### Problem description
Every line below that includes "States" counts toward the total. Report that total alone.

### Source data
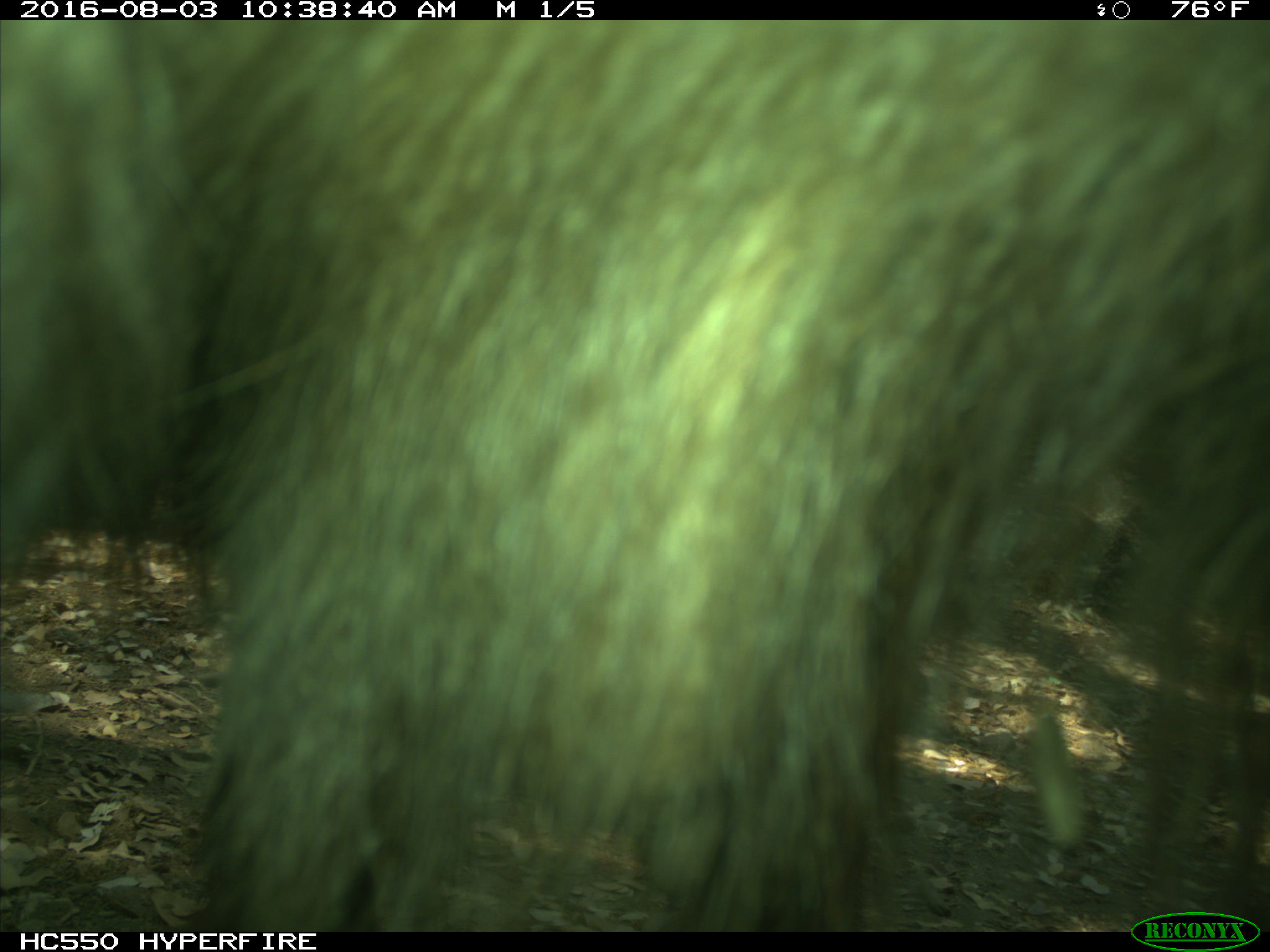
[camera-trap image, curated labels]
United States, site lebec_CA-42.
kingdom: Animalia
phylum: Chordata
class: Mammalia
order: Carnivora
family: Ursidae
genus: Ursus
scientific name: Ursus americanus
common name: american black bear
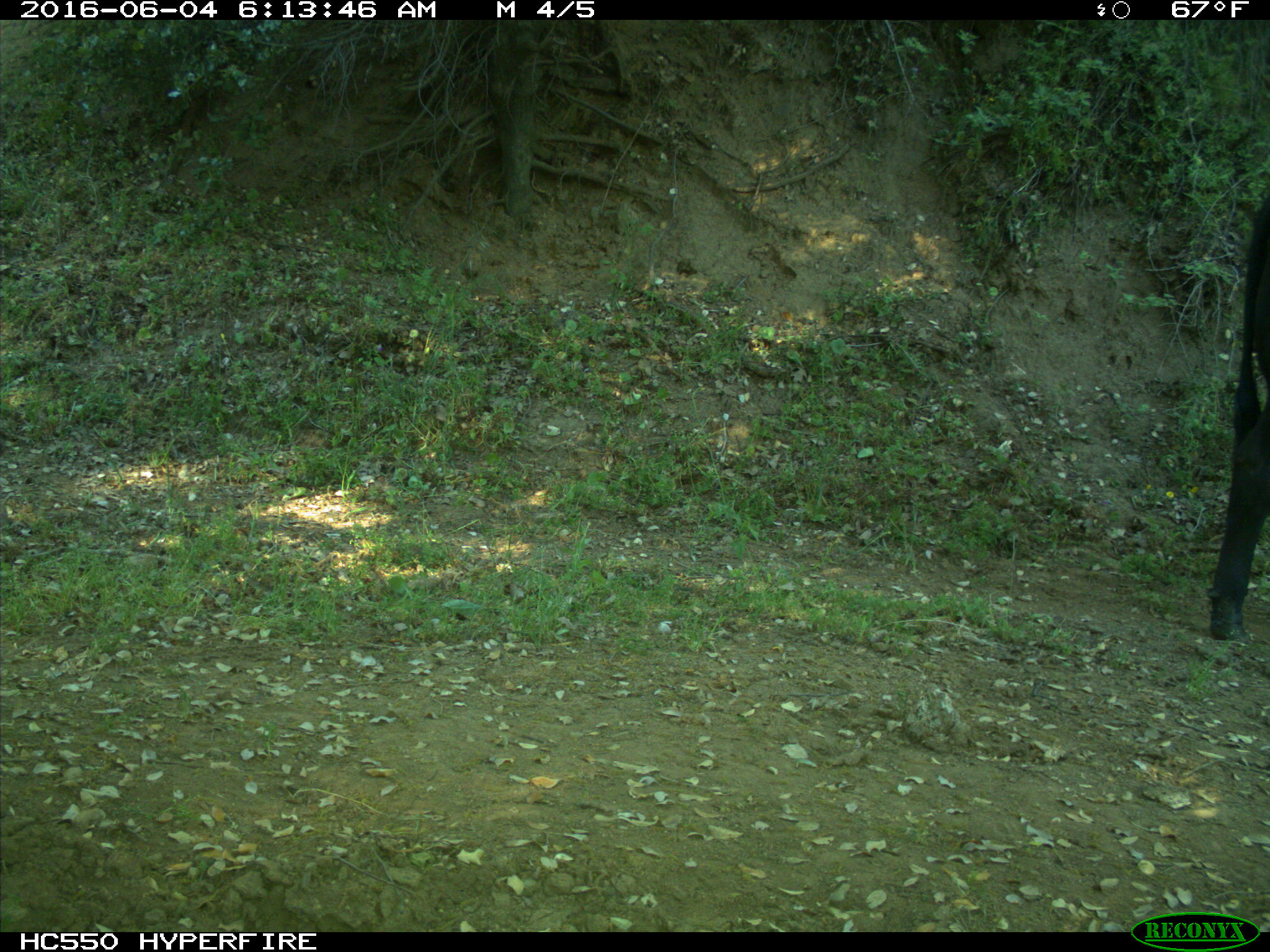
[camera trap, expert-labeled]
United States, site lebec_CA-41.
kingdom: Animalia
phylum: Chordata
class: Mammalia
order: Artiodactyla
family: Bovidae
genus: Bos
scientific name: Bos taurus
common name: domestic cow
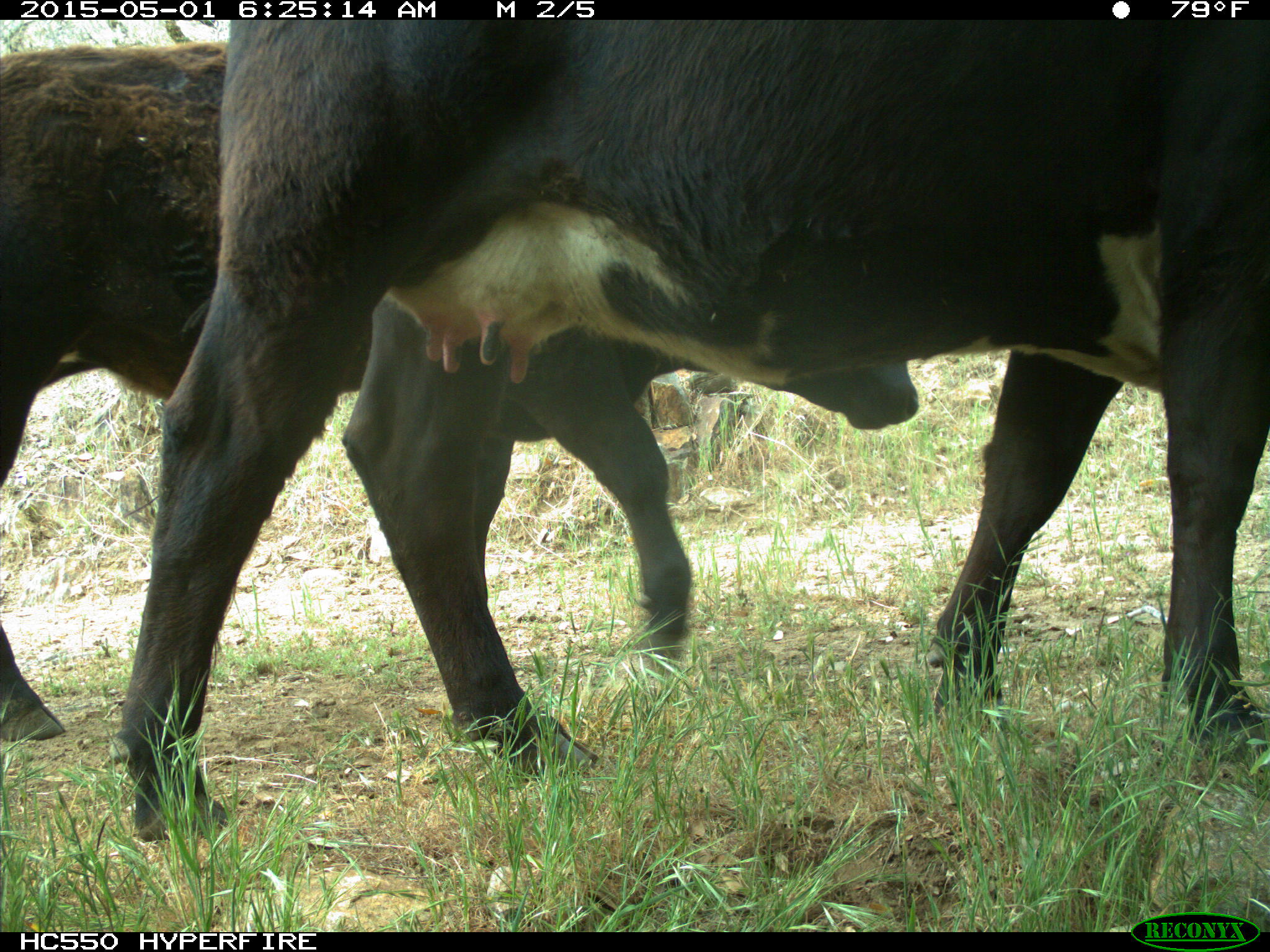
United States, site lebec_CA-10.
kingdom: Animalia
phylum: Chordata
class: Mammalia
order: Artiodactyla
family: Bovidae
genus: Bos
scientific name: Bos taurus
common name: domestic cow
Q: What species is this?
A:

### Answer to this exercise
3